• SUPPLIED RECORDS:

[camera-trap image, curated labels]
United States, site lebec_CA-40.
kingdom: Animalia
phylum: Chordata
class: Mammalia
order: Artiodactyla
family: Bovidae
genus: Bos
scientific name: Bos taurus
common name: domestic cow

• DESCRIPTION OF THE TASK: The records above are to be transcribed exactly, with nothing left out.

• ANSWER TO THIS PROBLEM:
[camera-trap image, curated labels]
United States, site lebec_CA-40.
kingdom: Animalia
phylum: Chordata
class: Mammalia
order: Artiodactyla
family: Bovidae
genus: Bos
scientific name: Bos taurus
common name: domestic cow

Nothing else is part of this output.